Ce système de mandats représente un précédent important : pour la première fois, la domination coloniale est relativisée par une instance internationale. Les peuples soumis n’acquièrent pas encore l’indépendance, mais ils obtiennent une reconnaissance implicite de leurs droits à évoluer vers l’autonomie. Le contrôle exercé par la SDN nourrit les espoirs nationalistes, car il introduit l’idée que les puissances coloniales ne peuvent plus agir en toute impunité et qu’une communauté internationale peut se saisir des revendications.

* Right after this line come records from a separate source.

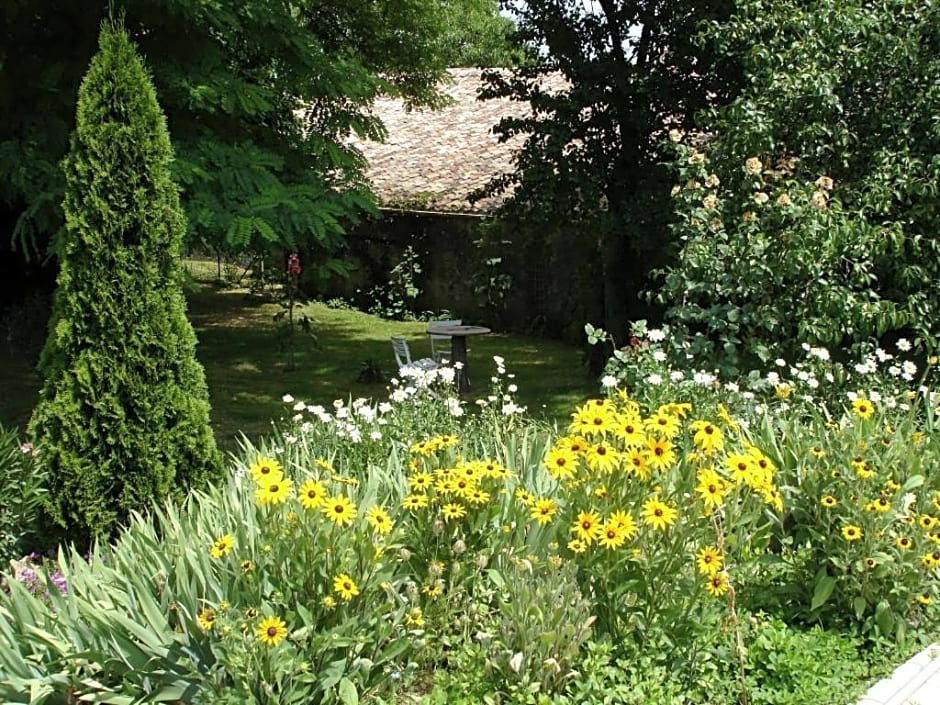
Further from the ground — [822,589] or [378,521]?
[378,521]

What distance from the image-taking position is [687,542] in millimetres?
3246

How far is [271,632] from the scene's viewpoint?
2.63 metres

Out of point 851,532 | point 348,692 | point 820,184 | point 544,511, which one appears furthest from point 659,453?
point 820,184

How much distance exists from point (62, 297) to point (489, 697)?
3010 millimetres

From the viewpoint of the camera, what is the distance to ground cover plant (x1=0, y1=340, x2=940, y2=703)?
9.63 feet

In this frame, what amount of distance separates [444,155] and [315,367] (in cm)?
821

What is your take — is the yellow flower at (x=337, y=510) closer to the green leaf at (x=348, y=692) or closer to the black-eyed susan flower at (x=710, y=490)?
the green leaf at (x=348, y=692)

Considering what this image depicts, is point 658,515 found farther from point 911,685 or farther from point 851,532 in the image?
point 911,685

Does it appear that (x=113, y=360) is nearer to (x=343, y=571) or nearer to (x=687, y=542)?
(x=343, y=571)

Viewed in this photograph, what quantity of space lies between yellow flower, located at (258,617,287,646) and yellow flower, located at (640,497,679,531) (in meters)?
1.21

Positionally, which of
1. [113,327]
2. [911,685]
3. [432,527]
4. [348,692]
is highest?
[113,327]

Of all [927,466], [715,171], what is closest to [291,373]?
[715,171]

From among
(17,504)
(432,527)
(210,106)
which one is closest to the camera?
(432,527)

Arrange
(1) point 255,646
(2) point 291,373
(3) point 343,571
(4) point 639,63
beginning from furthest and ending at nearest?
(2) point 291,373, (4) point 639,63, (3) point 343,571, (1) point 255,646
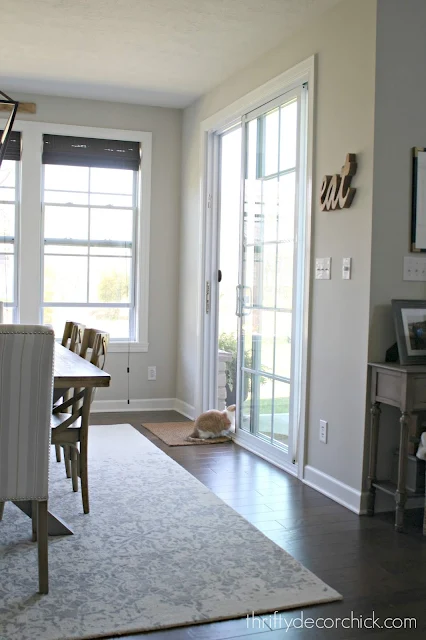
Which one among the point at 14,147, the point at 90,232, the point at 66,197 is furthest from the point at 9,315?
the point at 14,147

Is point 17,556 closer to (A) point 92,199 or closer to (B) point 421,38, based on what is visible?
(B) point 421,38

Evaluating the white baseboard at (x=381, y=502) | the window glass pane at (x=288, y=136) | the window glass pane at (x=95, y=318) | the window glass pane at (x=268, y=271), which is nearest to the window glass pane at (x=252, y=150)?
the window glass pane at (x=288, y=136)

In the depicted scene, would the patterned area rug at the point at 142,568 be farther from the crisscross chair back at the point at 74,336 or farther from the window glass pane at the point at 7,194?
the window glass pane at the point at 7,194

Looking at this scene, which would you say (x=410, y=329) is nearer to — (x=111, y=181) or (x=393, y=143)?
(x=393, y=143)

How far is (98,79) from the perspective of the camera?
5.44 m

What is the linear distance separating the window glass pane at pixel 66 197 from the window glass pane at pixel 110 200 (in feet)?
0.23

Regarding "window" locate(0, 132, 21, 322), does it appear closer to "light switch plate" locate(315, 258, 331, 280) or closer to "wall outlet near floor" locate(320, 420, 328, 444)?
"light switch plate" locate(315, 258, 331, 280)

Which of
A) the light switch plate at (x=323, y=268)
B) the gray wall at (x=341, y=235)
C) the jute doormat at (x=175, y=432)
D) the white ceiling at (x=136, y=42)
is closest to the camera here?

Les années 1920 voient parallèlement la montée en puissance d’une mondialisation des idées politiques. Le siège de la SDN à Genève devient un carrefour où circulent diplomates, journalistes, syndicalistes et militants nationalistes. Cette intensification des échanges favorise la diffusion des discours anticoloniaux. Les élites colonisées, souvent formées en Europe ou en contact avec les réseaux transnationaux, trouvent dans ce nouvel espace international un lieu où articuler leurs revendications. La perspective d’adhésion à la SDN constitue également un horizon mobilisateur : certains territoires dotés de semi-autonomie, comme l’Égypte ou l’Irak, peuvent aspirer à devenir membres de l’organisation, donnant un signal puissant aux autres mouvements indépendantistes.

Cependant, cet élan est progressivement brisé dans les années 1930. La montée des régimes autoritaires et les rivalités entre grandes puissances affaiblissent la SDN et réduisent sa capacité d’action. L’Italie fasciste en Éthiopie, le Japon impérial en Mandchourie ou encore l’Allemagne nazie en Europe centrale démontrent l’impuissance de l’organisation. Dans ce contexte de tensions, les revendications indépendantistes sont marginalisées ou réprimées, car les puissances coloniales privilégient la consolidation de leurs empires face à la menace de la guerre.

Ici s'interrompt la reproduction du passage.